Fault 1: The primary fails

This is the most common problem that high availability solves. Once FTS discovers that a primary is down, if the Mirror is synchronized, it promotes the corresponding Mirror to the primary and updates the catalog.

You can see the following update after Promote catalog.

Preferred_role indicates that the mirror is the primary, the preferred_role indicates that the primary is the mirror, and the status is d. Mode is also marked with n.

Fault 2: The mirror is disconnected

If the mirror hangs, it cannot synchronize with the mirror, so the primary hangs until FTS notifies the primary to Sync off the mirror. To turn off synchronous replication, set synchronous_standby_NAMES to null.

As you can see, the catalog table has changed, mode has become unsynchronized, and the mirror state is marked down.

Note: During FTS polling, if the Primary node finds that the Mirror is alive and the replication mode is asynchronous, synchronization is forcibly set to synchronous, that is, synchronous_standby_NAMES is updated to ‘*’.

FTS related GUC

Master fault recovery

FTS and realize automatic recovery of segments node failure, so how to recover Master? In Greenplum6, there is no automatic Master failover mechanism. If a Master node fails, it can only manually Promote a standby node by running GPActivatestAndy.

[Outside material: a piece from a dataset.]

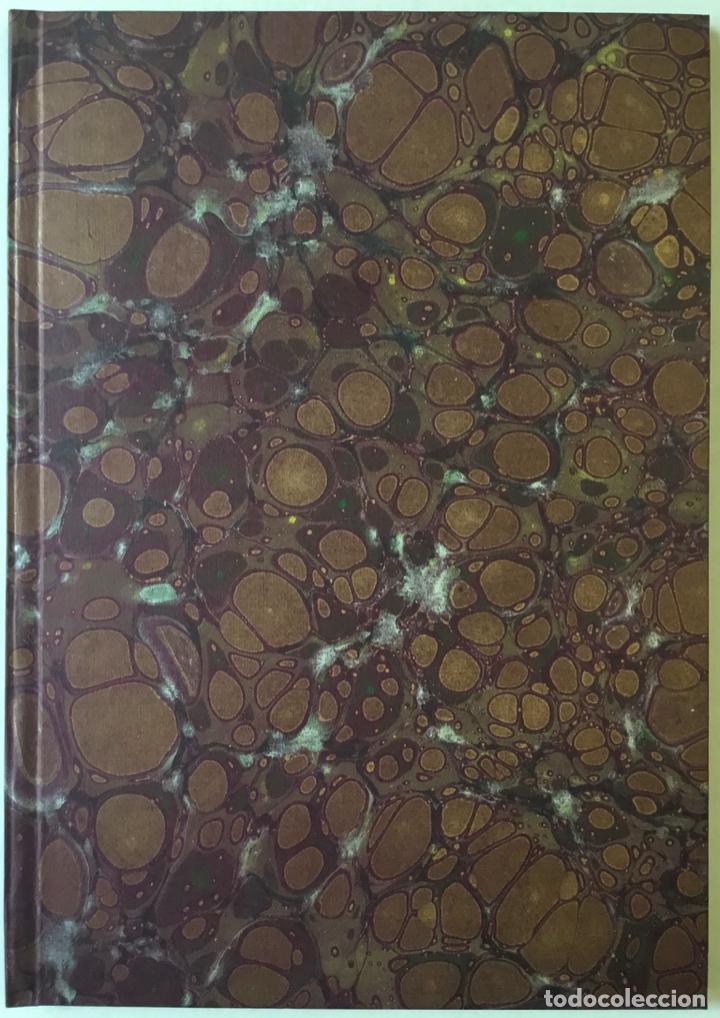Libros antiguos: REALES CEDULAS DE ERECCION Y ORDENANZAS DE LOS TRES CUERPOS DE COMERCIO DE EL PRINCIPADO DE... - Foto 8 - 246437715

Meanwhile, on the Master node, the synchronous_standby_NAMES configuration remains empty so that requests are not blocked even if Standby fails or a network failure causes synchronization delays. There is no automatic notification for Master to disable synchronous replication.

Highly available o&M tools

  • gpactivatestandby

Gpactivatestandby activates the Standby to become master.

Such as:

gpactivatestandby -d /gpdata/standby

This command activates the standby running in the /gpdata/standby directory as master.

  • gpinitstandby

Gpinitstandby initializes a new standby based on the current master. A new standby is created as a backup of the master when the master is suspended and the standby is promoted to master.

Such as:

gpinitstandby -s myhost -S /gpdata/standby -P 2222

This command will generate a standby node running port 2222 in the/gpData /standby directory on the myhost machine.

You can also run the following command to restart the standby node after it breaks down

gpinitstandby -n

  • gprecoverseg

The gprecoverseg tool can restore a mirror that has gone down.

You can completely rebuild the mirror that has gone down by executing gprecoverseg -f.